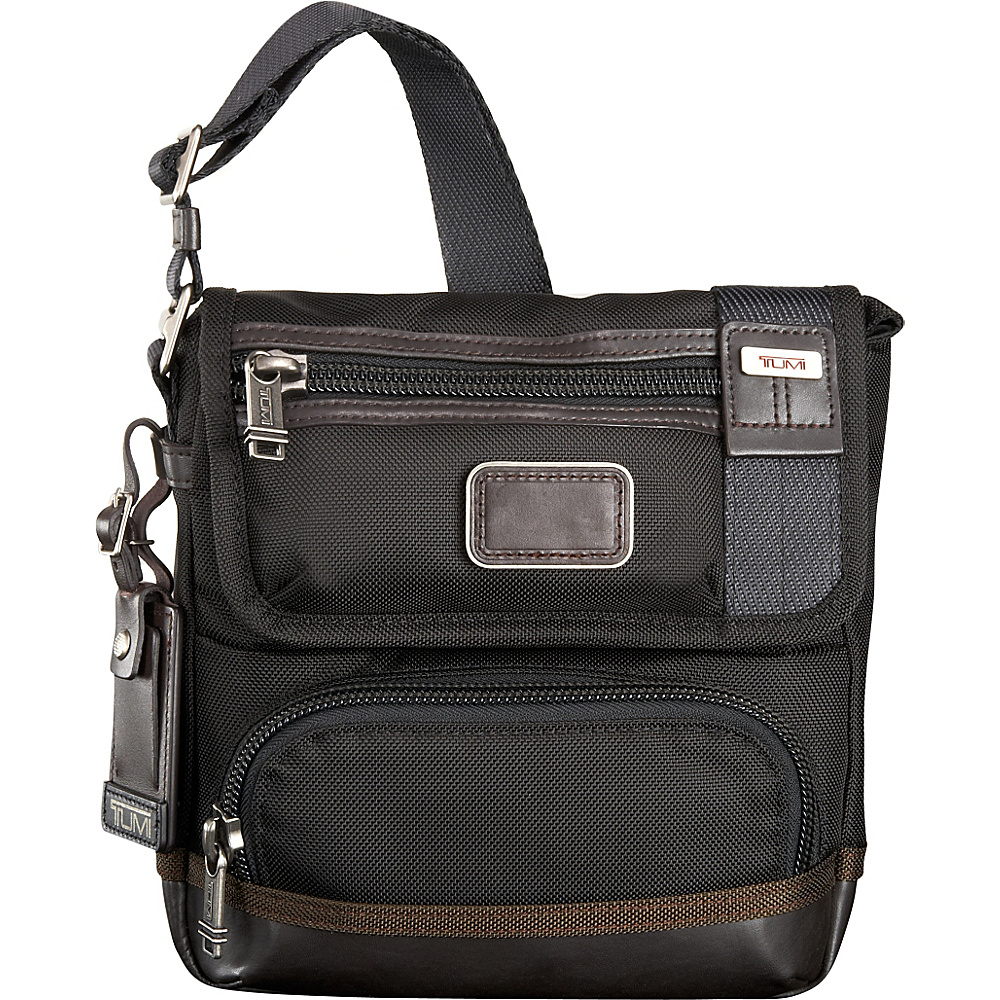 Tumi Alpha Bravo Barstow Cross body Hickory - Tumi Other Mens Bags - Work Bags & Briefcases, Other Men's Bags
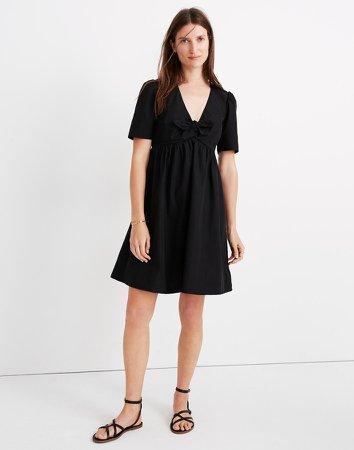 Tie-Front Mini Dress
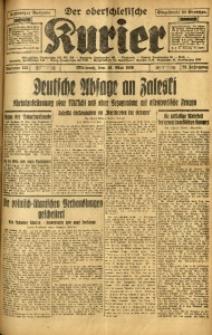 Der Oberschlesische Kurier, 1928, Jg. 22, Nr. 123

» **TASK PROMPT**
The response is the full listing, copied exactly, with the pictures omitted.

» **SOLUTION TO THIS TASK**
 Tumi Alpha Bravo Barstow Cross body Hickory - Tumi Other Mens Bags - Work Bags & Briefcases, Other Men's Bags
 Tie-Front Mini Dress
 Der Oberschlesische Kurier, 1928, Jg. 22, Nr. 123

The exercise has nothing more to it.